Recently, I’ve come across a number of blogs about networking skills. I have some thoughts on the subject, which may be a good bit different than what you’ve been reading. I’m curious whether people agree with me or I’m just being contrary — so leave a polite comment either way!
Programming/Scripting for Networks
Let’s start with programming and scripting. Cisco was pushing hard for learning coding, then eased up a bit. Several people I highly respect are enthusiastic about programming, or at least scripting. For that matter, I like coding. Getting someone to pay me to do it is the problem!
Concerning tools like Python, Puppet, Chef, Ansible, etc. — knock yourself out. Having some idea what they can do and how to use them might be helpful. I agree with Cisco’s toned-down version of “all networkers must learn programming,” namely, “must be able to credibly talk to programmers” — although I might quibble about which programmers, i.e. not just tools developers. (How many firms will be building their own tools, instead of DevOps teams? More on this below.)

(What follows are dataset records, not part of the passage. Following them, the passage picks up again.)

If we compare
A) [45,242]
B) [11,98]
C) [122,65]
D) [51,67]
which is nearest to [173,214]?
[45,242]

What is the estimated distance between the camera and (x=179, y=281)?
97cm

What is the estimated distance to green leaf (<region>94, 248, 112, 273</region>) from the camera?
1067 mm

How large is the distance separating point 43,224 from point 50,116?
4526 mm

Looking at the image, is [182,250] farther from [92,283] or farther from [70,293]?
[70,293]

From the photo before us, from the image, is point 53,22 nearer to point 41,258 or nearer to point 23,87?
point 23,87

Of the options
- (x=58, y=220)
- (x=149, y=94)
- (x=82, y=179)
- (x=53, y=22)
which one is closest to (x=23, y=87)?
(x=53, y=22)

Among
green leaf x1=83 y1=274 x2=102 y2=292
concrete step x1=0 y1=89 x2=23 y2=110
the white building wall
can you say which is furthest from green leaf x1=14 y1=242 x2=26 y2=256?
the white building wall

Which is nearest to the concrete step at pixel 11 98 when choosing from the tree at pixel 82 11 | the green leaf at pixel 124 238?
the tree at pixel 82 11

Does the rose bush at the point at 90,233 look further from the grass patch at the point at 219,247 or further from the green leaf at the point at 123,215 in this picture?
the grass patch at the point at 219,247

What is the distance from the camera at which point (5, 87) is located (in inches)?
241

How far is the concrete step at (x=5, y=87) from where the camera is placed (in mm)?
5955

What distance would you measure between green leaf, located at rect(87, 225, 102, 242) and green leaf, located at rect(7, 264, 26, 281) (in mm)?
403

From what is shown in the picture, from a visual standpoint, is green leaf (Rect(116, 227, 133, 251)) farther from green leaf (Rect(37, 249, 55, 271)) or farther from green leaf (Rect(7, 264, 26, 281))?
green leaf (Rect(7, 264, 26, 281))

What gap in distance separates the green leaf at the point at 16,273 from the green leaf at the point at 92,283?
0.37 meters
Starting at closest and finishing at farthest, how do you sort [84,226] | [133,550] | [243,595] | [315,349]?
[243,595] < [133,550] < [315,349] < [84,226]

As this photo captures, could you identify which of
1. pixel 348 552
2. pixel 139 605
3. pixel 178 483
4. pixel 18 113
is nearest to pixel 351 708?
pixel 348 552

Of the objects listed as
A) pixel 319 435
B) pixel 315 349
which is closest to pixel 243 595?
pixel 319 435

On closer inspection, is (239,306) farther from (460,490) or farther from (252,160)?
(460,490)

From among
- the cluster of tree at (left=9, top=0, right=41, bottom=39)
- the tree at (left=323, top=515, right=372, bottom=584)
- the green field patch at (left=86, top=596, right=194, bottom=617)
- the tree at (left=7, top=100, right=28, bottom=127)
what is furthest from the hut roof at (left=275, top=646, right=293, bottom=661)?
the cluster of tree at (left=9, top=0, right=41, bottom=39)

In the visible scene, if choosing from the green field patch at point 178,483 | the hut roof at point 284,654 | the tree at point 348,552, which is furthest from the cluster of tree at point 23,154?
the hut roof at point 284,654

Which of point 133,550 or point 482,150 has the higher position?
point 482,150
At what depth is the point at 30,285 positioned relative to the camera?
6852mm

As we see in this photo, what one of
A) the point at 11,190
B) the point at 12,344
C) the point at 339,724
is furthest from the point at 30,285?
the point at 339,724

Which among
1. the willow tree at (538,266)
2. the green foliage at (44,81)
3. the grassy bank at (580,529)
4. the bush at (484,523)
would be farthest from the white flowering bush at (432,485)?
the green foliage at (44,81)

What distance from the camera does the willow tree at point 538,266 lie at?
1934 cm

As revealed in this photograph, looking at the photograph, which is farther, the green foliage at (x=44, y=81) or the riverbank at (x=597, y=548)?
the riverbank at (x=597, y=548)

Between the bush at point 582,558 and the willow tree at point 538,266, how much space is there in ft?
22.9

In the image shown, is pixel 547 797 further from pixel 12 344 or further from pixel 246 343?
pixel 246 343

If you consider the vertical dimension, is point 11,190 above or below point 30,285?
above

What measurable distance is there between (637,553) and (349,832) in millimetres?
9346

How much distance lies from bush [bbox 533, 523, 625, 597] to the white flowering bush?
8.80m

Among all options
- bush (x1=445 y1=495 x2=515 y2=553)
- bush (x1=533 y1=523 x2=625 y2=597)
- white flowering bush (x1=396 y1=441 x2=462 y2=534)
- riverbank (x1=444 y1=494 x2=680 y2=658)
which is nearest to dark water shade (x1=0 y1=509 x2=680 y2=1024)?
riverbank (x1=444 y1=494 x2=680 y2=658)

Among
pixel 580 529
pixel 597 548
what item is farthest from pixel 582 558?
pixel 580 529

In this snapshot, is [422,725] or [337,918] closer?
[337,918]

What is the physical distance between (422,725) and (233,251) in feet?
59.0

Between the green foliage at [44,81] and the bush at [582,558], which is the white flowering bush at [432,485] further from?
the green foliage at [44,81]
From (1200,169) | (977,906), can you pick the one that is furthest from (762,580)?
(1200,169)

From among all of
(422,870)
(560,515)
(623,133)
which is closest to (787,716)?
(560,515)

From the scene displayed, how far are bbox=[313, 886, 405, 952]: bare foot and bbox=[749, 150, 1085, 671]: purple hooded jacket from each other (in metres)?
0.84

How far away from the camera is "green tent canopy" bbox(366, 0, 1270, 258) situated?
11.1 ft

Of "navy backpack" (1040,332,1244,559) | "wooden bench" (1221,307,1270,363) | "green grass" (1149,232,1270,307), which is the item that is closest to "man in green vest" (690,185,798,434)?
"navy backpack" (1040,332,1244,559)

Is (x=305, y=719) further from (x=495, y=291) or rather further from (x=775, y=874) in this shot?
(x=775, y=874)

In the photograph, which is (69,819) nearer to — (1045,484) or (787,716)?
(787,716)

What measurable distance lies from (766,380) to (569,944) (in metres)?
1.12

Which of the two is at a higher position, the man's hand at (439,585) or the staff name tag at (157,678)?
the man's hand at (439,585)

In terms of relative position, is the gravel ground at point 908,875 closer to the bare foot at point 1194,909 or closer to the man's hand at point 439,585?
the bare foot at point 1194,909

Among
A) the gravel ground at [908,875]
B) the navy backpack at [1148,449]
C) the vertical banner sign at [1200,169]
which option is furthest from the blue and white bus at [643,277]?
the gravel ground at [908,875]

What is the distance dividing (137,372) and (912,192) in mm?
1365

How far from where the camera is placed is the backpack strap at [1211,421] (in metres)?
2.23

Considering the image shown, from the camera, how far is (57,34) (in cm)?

What concerns me about lots of people scripting is the amount of bad coding that might happen. I’ve programmed in 15-20 different languages, developed one big GUI-based program, and had my share of humbling bugs in all of them. PERL is especially handy if you like obscure bugs. Regular expressions, ditto. Another thing I’ve noticed over the years is the amount of bad or sloppy and under-documented code out there, including my own. I’ve worked at it and write very carefully indented and self-documenting C or PERL code — just because I know I’m going to have to fix it at some point.
Think about it: Someone succeeds in automating some aspect of your network. They leave. Who maintains it? Or your attempt at scripting breaks in some obscure way. Worst case: After breaking routing in numerous routers due to mildly different CLI syntax. From experience, the testing one does is seldom as much as the testing that should have been done, and bugs do hit production.
In summary: One’s odds of avoiding a CLM (career-limiting move) might be better with supported code from a vendor, be it Cisco, Apstra, or whomever.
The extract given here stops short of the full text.